26 September 1915 – Bombing

The weather on the Western Front continues to deteriorate and heavy fog prevents any flying before 11am.

However later in the day , 5 and 7 Squadron managed to bomb the locomotive sheds at Valenciennes. Lieutenant M. G. Christie (7 Squadron) from a height of 4,800 feet hit the sheds and rolling stock outside. 2nd Lieutenant G. G. A. Williams (5 Squadron) attacked the from 6,000feet hitting the sheds again with a 112lb.bomb. Two ammunition trains were hit and twenty trucks of shells exploded. This stopped all traffic at this junction at a vital time.

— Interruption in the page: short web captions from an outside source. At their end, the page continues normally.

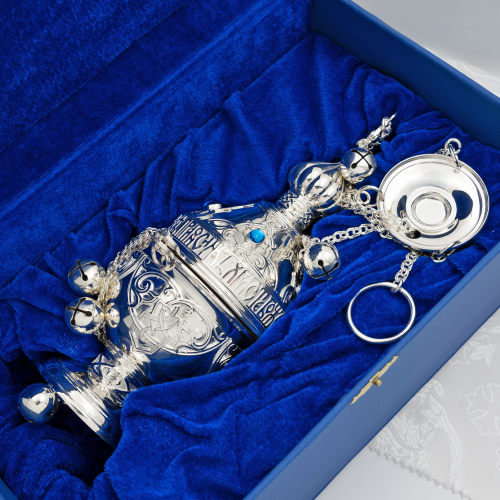 2.7.2618л Кадило латунное с голубыми камнями в серебрении фото 4 2.7.2618л Кадило латунное с голубыми камнями в серебрении фото 4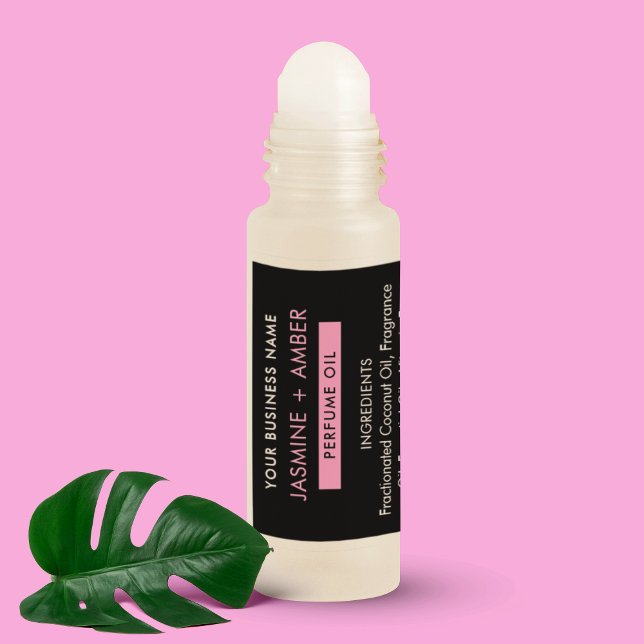 Trendy Black & Pink Perfume Roll On Bottle Labels (Trendy black and pink perfume oil roller bottle product label)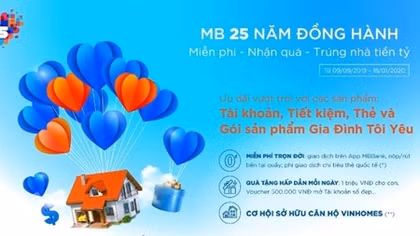 MB ưu đãi đặc biệt nhân kỷ niệm 25 năm thành lập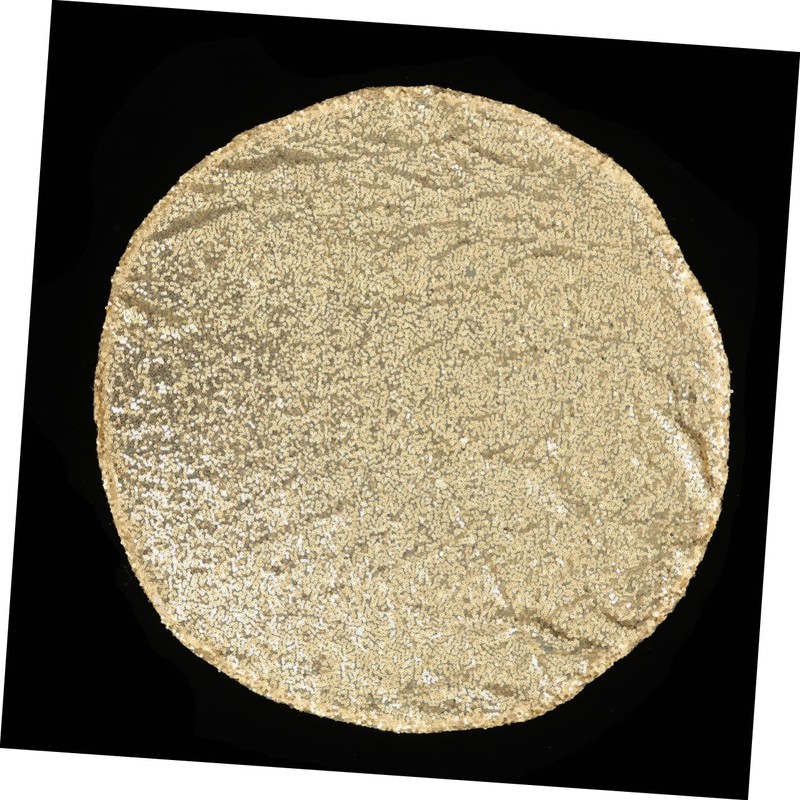 CIYODO Golden Sequin Table Cover Round Shiny Tablecloth for Weddings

In addition to the attacks on the Valenciennes triangle there were other attacks further south. Seven aeroplanes of the Third Wing were diverted to attacks on the Douai-Cambrai-Roisel lines. The pilots reported that three l00lb bombs had hit the rails half-way between Cambrai and Douai and that a similar bomb hit the track between Cambrai and Roisel.

In the north the Royal Naval Air Service had been asked to co-operate in the general bombing of communications by attacking the junction at Courtrai. Two Caudrons reached the town and dropped four 65lb. bombs, but the visibility was too poor for pilots to judge the results.